## Data listing

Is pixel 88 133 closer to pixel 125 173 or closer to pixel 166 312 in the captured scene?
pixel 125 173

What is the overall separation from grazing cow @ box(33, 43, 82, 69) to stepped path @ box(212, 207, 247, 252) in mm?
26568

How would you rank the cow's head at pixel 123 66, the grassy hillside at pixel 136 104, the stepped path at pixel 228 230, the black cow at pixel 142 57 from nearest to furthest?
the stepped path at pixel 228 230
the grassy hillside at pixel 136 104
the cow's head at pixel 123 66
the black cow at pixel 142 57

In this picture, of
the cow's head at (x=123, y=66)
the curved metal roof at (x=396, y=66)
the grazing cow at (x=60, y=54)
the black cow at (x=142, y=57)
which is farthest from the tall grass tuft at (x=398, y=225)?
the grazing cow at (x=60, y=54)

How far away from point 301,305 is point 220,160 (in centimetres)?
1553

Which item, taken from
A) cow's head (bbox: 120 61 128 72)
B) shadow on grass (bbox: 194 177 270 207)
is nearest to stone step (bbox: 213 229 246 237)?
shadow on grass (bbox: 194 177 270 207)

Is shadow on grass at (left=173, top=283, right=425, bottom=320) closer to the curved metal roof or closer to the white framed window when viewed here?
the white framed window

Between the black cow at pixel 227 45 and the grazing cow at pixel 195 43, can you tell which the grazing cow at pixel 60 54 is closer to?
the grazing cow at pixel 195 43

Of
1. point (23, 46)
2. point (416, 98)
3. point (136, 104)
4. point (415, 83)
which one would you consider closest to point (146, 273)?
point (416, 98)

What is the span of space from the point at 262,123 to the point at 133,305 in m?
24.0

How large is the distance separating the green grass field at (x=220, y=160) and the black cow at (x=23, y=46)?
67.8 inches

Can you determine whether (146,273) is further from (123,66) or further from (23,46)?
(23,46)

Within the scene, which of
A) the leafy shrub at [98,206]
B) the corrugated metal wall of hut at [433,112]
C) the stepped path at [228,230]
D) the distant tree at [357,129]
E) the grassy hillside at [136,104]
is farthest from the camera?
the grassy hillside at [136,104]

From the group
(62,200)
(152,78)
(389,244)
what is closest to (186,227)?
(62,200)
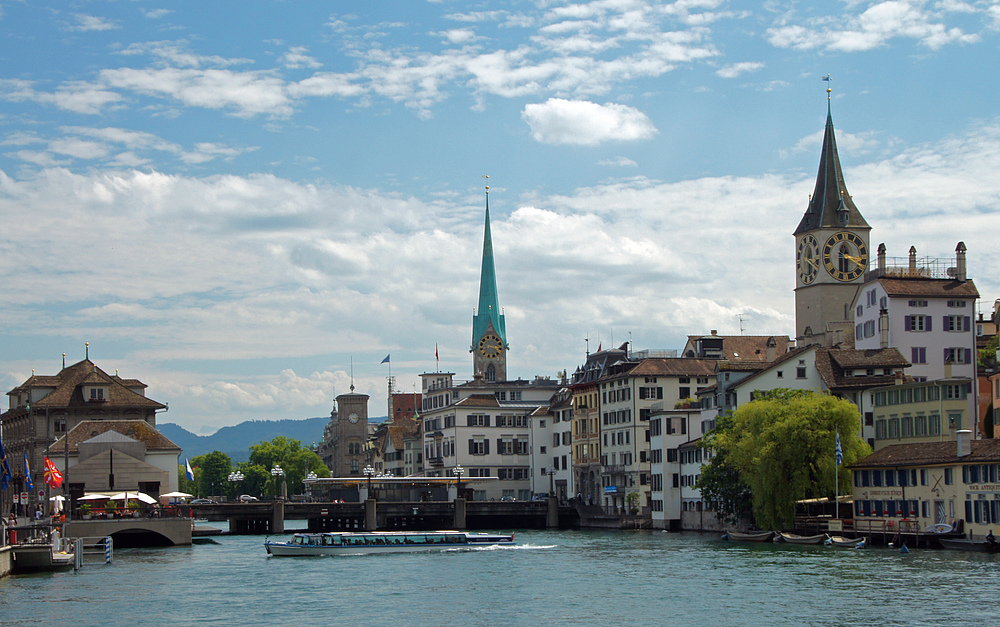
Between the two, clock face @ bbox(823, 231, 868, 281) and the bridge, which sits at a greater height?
clock face @ bbox(823, 231, 868, 281)

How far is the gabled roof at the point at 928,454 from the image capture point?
7938 centimetres

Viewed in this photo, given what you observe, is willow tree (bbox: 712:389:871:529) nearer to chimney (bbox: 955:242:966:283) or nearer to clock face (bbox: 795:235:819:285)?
chimney (bbox: 955:242:966:283)

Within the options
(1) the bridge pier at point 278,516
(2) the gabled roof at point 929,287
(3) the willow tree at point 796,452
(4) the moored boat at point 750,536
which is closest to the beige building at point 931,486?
(3) the willow tree at point 796,452

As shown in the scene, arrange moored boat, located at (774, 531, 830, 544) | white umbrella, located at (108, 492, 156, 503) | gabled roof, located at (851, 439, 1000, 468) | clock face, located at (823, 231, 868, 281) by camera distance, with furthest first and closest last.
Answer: clock face, located at (823, 231, 868, 281) < white umbrella, located at (108, 492, 156, 503) < moored boat, located at (774, 531, 830, 544) < gabled roof, located at (851, 439, 1000, 468)

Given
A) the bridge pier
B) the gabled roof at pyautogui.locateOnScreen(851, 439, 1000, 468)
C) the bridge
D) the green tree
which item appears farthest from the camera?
the bridge

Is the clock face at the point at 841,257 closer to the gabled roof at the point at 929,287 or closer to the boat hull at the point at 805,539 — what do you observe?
the gabled roof at the point at 929,287

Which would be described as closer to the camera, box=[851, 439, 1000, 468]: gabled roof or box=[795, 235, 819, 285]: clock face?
box=[851, 439, 1000, 468]: gabled roof

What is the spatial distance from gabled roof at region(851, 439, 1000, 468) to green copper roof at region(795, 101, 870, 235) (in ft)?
202

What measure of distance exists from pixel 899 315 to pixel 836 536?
3493cm

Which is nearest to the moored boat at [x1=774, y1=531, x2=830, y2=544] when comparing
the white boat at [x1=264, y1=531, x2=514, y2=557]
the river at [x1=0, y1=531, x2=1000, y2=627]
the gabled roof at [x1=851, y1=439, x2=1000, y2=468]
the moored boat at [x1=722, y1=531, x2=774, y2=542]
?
the river at [x1=0, y1=531, x2=1000, y2=627]

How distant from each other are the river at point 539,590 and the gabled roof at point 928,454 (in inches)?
266

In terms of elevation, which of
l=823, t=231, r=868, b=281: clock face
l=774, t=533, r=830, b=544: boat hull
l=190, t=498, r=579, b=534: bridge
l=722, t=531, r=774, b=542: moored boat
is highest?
l=823, t=231, r=868, b=281: clock face

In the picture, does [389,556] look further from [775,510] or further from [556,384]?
[556,384]

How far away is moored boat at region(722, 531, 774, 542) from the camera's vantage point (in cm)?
9150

## Direction
Repeat the records above exactly, leaving out any pictures they contain.

## Result
Is pixel 88 133 closer to pixel 125 173 or closer to pixel 166 312 in the captured scene?
pixel 125 173

What is the overall separation from grazing cow @ box(33, 43, 82, 69) to stepped path @ box(212, 207, 247, 252) in mm?
26568

How would you rank the cow's head at pixel 123 66, the grassy hillside at pixel 136 104, the stepped path at pixel 228 230, the black cow at pixel 142 57 from nearest to furthest?
the stepped path at pixel 228 230
the grassy hillside at pixel 136 104
the cow's head at pixel 123 66
the black cow at pixel 142 57

In this picture, of
the cow's head at (x=123, y=66)
the curved metal roof at (x=396, y=66)
the grazing cow at (x=60, y=54)
the black cow at (x=142, y=57)
which is farthest from the tall grass tuft at (x=398, y=225)?
the grazing cow at (x=60, y=54)

How far away from point 301,305 is point 220,160 (in centimetres)?
1553

Which item, taken from
A) cow's head (bbox: 120 61 128 72)
B) shadow on grass (bbox: 194 177 270 207)
is nearest to stone step (bbox: 213 229 246 237)?
shadow on grass (bbox: 194 177 270 207)

Is shadow on grass at (left=173, top=283, right=425, bottom=320) closer to the curved metal roof or closer to the white framed window when viewed here?
the white framed window

Between the black cow at pixel 227 45 and the grazing cow at pixel 195 43, can you tell which the grazing cow at pixel 60 54 is closer to?
the grazing cow at pixel 195 43

Of
1. point (23, 46)
2. point (416, 98)
3. point (136, 104)
4. point (415, 83)
which one would you consider closest to point (146, 273)?
point (416, 98)

What is the span of space from the point at 262,123 to the point at 133,305 in m?
24.0

How large is the distance separating the green grass field at (x=220, y=160) and the black cow at (x=23, y=46)?
67.8 inches

Can you determine whether (146,273) is further from (123,66) or further from (23,46)?
(23,46)

Within the scene, which of
A) the leafy shrub at [98,206]
B) the corrugated metal wall of hut at [433,112]
C) the stepped path at [228,230]
D) the distant tree at [357,129]
E) the grassy hillside at [136,104]
is farthest from the camera?
the grassy hillside at [136,104]

From the group
(62,200)
(152,78)
(389,244)
what is closest to (186,227)?
(62,200)
Between the two, clock face @ bbox(823, 231, 868, 281) and the bridge, which sits at a greater height?
clock face @ bbox(823, 231, 868, 281)

How far is the gabled roof at the point at 928,454 from the image capture point?
7938 centimetres

Viewed in this photo, given what you observe, is willow tree (bbox: 712:389:871:529) nearer to chimney (bbox: 955:242:966:283) or nearer to clock face (bbox: 795:235:819:285)?
chimney (bbox: 955:242:966:283)

Within the options
(1) the bridge pier at point 278,516
(2) the gabled roof at point 929,287
(3) the willow tree at point 796,452
(4) the moored boat at point 750,536
which is closest to the beige building at point 931,486?
(3) the willow tree at point 796,452

As shown in the scene, arrange moored boat, located at (774, 531, 830, 544) | white umbrella, located at (108, 492, 156, 503) | gabled roof, located at (851, 439, 1000, 468) | clock face, located at (823, 231, 868, 281) by camera distance, with furthest first and closest last.
Answer: clock face, located at (823, 231, 868, 281) < white umbrella, located at (108, 492, 156, 503) < moored boat, located at (774, 531, 830, 544) < gabled roof, located at (851, 439, 1000, 468)

Given
A) the bridge pier
B) the gabled roof at pyautogui.locateOnScreen(851, 439, 1000, 468)
C) the bridge
D) the green tree
which item appears farthest from the camera?
the bridge

Is the clock face at the point at 841,257 closer to the gabled roof at the point at 929,287 or closer to the boat hull at the point at 805,539 — what do you observe?
the gabled roof at the point at 929,287

Which would be described as closer to the camera, box=[851, 439, 1000, 468]: gabled roof or box=[795, 235, 819, 285]: clock face?
box=[851, 439, 1000, 468]: gabled roof

What is the spatial distance from gabled roof at region(851, 439, 1000, 468) to green copper roof at region(795, 101, 870, 235) (in ft)?
202

What measure of distance exists from pixel 899 315 to pixel 836 536?
3493cm

Which is nearest to the moored boat at [x1=774, y1=531, x2=830, y2=544] when comparing
the white boat at [x1=264, y1=531, x2=514, y2=557]
the river at [x1=0, y1=531, x2=1000, y2=627]
the gabled roof at [x1=851, y1=439, x2=1000, y2=468]
the moored boat at [x1=722, y1=531, x2=774, y2=542]
?
the river at [x1=0, y1=531, x2=1000, y2=627]

How distant from each other are the river at point 539,590 and the gabled roof at point 928,454 (in inches)?
266

In terms of elevation, which of
l=823, t=231, r=868, b=281: clock face
l=774, t=533, r=830, b=544: boat hull
l=190, t=498, r=579, b=534: bridge
l=722, t=531, r=774, b=542: moored boat
is highest?
l=823, t=231, r=868, b=281: clock face

In the picture, does [389,556] look further from [775,510] or further from [556,384]?
[556,384]

How far away is moored boat at region(722, 531, 774, 542) from the camera's vantage point (in cm)?
9150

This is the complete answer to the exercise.